**WHAT THE TASK ASKS**:
Scan the listing below. Report each line that includes "settings".

**AVAILABLE DATA**:

+ + +

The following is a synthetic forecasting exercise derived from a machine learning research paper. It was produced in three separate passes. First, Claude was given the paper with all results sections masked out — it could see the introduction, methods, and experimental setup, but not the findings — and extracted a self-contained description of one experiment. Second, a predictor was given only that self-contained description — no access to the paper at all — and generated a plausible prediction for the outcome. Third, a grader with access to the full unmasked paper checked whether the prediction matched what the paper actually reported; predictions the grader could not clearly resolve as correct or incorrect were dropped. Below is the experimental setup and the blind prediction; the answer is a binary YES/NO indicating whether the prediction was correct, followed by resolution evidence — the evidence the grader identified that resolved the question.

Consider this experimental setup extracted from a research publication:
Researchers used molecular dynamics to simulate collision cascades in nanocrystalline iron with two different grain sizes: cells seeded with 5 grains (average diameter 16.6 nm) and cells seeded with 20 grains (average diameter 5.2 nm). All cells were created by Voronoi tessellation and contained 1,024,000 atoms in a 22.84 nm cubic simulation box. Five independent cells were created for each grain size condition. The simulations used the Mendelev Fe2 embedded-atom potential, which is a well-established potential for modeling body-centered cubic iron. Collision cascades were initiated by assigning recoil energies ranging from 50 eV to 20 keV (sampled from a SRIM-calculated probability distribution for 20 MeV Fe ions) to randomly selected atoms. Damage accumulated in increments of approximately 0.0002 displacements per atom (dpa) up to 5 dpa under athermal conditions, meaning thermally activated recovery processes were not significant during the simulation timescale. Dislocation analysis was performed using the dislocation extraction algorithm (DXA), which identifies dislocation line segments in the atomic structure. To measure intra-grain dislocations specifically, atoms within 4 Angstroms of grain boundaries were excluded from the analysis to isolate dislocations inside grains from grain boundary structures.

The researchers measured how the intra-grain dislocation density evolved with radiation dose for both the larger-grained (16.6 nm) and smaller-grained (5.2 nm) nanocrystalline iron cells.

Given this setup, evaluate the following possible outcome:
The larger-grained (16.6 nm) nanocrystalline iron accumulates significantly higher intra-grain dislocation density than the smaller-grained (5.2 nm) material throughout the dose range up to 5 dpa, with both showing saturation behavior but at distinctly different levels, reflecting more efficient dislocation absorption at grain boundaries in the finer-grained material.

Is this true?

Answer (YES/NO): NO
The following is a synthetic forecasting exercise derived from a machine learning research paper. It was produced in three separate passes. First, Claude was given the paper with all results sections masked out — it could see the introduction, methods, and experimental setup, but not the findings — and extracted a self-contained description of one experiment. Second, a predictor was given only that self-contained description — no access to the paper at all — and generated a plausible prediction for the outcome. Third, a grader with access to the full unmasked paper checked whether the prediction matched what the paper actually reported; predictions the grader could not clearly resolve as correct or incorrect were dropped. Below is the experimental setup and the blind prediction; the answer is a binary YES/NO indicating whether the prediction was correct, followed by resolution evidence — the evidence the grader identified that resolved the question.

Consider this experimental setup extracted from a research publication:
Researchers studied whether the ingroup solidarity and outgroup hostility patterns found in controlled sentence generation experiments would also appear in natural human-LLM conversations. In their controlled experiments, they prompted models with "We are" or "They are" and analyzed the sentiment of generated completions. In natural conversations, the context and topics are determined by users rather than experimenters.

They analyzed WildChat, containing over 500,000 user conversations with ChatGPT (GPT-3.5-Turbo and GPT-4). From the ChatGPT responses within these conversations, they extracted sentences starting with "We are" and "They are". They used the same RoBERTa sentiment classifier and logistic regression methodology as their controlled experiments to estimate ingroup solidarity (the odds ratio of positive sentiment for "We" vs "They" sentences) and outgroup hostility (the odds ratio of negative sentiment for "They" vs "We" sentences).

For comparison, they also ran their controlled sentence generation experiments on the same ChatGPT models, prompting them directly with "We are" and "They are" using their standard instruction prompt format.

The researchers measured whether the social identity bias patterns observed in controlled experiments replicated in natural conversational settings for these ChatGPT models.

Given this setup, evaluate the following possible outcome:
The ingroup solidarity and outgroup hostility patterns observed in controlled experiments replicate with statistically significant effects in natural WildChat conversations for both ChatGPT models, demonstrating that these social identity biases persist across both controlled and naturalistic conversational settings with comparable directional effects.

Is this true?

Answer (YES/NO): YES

+ + +

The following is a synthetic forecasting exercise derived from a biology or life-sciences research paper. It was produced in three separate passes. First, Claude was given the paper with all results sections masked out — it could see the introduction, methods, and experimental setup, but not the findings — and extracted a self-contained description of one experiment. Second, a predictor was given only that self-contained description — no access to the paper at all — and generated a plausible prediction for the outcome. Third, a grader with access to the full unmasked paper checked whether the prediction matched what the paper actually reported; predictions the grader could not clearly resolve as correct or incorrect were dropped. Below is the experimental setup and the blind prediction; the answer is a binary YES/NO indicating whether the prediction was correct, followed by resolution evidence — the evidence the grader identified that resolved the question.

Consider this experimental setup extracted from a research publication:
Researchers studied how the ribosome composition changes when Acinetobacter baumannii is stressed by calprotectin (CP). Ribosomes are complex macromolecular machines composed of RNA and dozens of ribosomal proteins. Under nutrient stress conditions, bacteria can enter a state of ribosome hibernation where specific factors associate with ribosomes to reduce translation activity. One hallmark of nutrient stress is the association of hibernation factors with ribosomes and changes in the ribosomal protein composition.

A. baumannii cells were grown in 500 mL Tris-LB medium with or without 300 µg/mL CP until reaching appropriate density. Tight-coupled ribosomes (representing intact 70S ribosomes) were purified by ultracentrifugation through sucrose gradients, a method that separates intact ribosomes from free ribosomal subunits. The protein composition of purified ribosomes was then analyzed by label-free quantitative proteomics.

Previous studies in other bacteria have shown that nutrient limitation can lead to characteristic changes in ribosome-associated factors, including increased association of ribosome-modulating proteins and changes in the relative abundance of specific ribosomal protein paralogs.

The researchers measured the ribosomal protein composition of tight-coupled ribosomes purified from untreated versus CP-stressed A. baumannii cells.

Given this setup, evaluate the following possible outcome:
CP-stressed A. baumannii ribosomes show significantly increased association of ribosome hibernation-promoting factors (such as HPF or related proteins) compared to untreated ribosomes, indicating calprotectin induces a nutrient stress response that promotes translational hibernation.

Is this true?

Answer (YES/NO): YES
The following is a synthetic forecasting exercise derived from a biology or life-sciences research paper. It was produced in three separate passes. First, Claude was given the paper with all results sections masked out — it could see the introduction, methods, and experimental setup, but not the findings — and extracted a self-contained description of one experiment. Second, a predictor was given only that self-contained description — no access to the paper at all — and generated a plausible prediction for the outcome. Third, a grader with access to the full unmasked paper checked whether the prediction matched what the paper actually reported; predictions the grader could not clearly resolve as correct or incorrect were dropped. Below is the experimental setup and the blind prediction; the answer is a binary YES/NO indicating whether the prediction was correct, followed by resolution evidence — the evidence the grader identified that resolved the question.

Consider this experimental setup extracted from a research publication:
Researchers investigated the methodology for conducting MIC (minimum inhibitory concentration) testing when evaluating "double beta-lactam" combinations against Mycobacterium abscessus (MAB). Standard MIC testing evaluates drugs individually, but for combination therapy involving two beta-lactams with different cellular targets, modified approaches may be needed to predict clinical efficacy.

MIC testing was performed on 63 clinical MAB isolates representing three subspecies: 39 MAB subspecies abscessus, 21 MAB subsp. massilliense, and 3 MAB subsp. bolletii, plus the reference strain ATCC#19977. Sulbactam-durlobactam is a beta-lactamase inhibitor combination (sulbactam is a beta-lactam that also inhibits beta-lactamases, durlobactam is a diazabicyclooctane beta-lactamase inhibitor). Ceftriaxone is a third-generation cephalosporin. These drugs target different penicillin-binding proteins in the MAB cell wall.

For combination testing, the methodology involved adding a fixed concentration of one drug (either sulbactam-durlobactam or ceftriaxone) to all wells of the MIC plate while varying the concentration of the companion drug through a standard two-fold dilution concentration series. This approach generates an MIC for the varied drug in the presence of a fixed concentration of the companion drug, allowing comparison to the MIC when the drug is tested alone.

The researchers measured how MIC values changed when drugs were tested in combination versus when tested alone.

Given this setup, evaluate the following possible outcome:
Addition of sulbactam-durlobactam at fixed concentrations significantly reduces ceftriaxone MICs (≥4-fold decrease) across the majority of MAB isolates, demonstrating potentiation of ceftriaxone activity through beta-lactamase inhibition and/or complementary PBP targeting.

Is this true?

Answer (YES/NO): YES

+ + +

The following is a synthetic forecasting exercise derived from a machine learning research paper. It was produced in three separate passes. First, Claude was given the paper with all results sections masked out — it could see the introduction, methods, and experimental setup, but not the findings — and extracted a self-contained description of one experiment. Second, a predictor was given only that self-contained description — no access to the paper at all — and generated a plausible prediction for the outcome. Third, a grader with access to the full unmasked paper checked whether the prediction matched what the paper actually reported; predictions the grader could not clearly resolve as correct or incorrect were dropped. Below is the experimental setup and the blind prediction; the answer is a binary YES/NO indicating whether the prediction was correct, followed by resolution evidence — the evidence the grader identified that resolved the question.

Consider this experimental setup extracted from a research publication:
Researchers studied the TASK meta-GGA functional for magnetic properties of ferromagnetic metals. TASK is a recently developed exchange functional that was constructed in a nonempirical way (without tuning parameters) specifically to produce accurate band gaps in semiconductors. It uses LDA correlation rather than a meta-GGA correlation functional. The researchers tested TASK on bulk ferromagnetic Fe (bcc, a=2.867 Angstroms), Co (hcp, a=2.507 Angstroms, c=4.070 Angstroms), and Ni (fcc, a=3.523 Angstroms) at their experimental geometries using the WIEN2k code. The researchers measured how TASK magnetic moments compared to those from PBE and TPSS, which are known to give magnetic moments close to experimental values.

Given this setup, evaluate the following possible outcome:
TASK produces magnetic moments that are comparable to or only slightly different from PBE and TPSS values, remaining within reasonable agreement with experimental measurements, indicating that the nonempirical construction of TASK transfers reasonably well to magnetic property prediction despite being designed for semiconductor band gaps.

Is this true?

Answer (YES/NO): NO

+ + +

**TASK OUTPUT**:
The researchers measured whether the social identity bias patterns observed in controlled experiments replicated in natural conversational settings for these ChatGPT models.
The ingroup solidarity and outgroup hostility patterns observed in controlled experiments replicate with statistically significant effects in natural WildChat conversations for both ChatGPT models, demonstrating that these social identity biases persist across both controlled and naturalistic conversational settings with comparable directional effects.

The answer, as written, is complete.